Plan B : j'ai quand même trouvé un site marchand, ça semble être une toute petite boutique, qui prétend encore avoir le foobar bleuté ; seulement, ils ne livrent qu'en Allemagne, Suisse, Autriche et Luxembourg. (Je n'ai jamais compris la raison de ce genre de choses : est-ce pour des raisons légales ? parce qu'ils ont la flemme de faire un site Web en autre chose qu'en allemand ? mais même dans ce cas, pourquoi interdire aux germanophones qui habiteraient en France de passer commande ?) Plan B₁ : je leur ai envoyé un mail dans mon meilleur allemand en leur demandant s'ils pouvaient quand même m'autoriser à passer commande chez eux et en disant que je suis bien sûr prêt à payer tous les frais supplémentaires qui pourraient en résulter. Pour l'instant, ils n'ont pas répondu, et je commence à douter qu'ils le feront. Plan B₂ : trouver quelqu'un habitant dans un de ces pays qui veuille bien recevoir et réexpédier le foobar bleuté ; seulement, en fait, je ne connais personne qui habite dans un pays germanophone et à qui je pourrais raisonnablement demander ce service, donc peut-être que je devrais aller passer une petite annonce sur Reddit (avec des chances de tomber sur quelqu'un de malhonnête, mais bon, ce n'est pas non plus un drame). L'arbre des plans et sous-plans se divise sérieusement. À ce stade-là, ce n'est plus une question de combien je veux avoir mon foobar bleuté, c'est un peu un défi de voir si je vais m'en sortir.

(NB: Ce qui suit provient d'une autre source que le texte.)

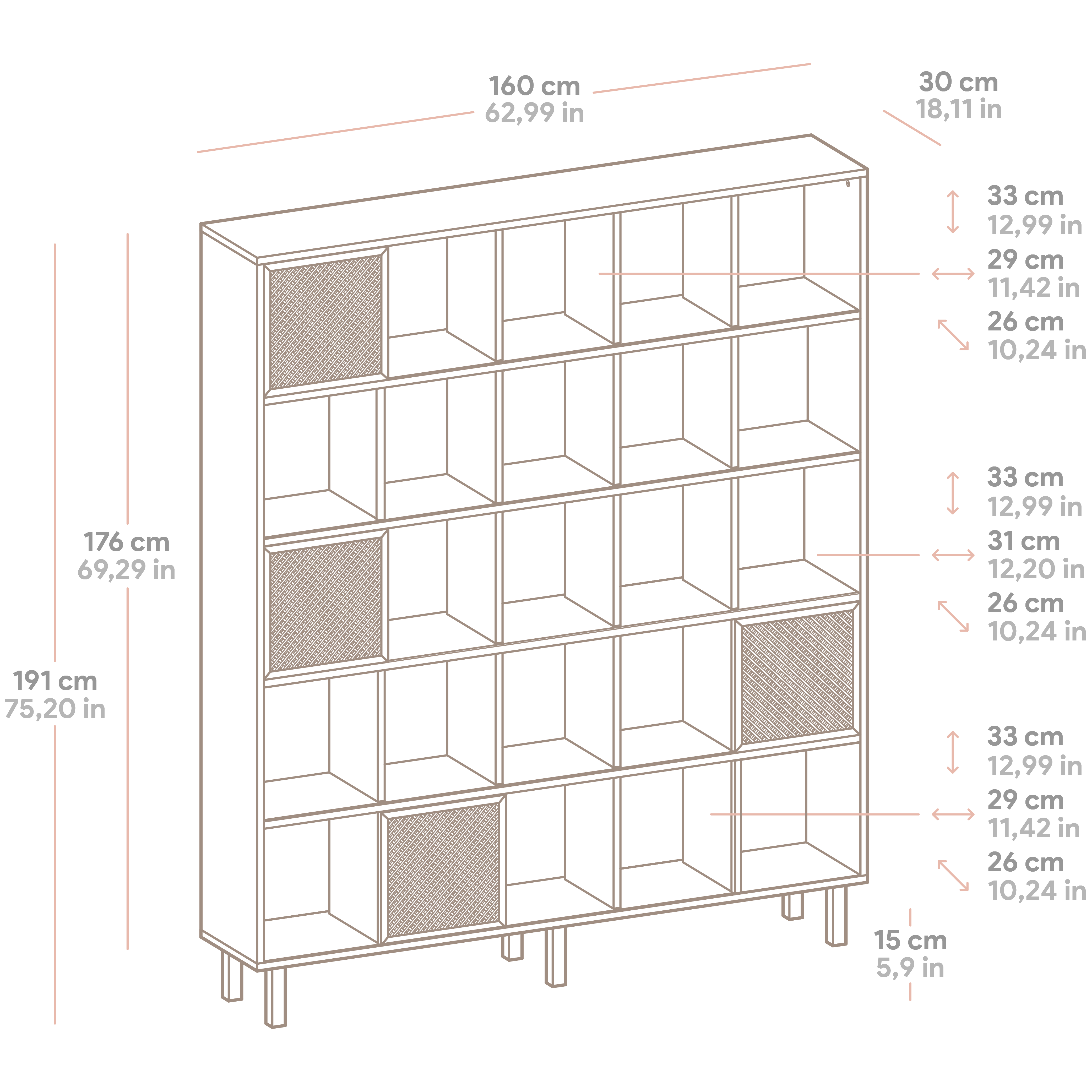 160 cm
62,99 in

30 cm
18,11 in

33 cm
12,99 in

29 cm
11,42 in

26 cm
10,24 in

176 cm
69,29 in

191 cm
75,20 in

33 cm
12,99 in

31 cm
12,20 in

26 cm
10,24 in

33 cm
12,99 in

29 cm
11,42 in

26 cm
10,24 in

15 cm
5,9 in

(Pour ceux qui sont vraiment curieux de savoir ce que je cherche à acheter, ce n'est pas vraiment passionnant : voyez ici, , ou . Oui, d'accord, bleuté veut dire gris et noir. Et tous ces liens s'autodétruiront certainement dans quelques mois vue la fugacité du Web marchand — ceci dit, pour des produits de toute façon indisponibles, ce n'est pas forcément un mal.)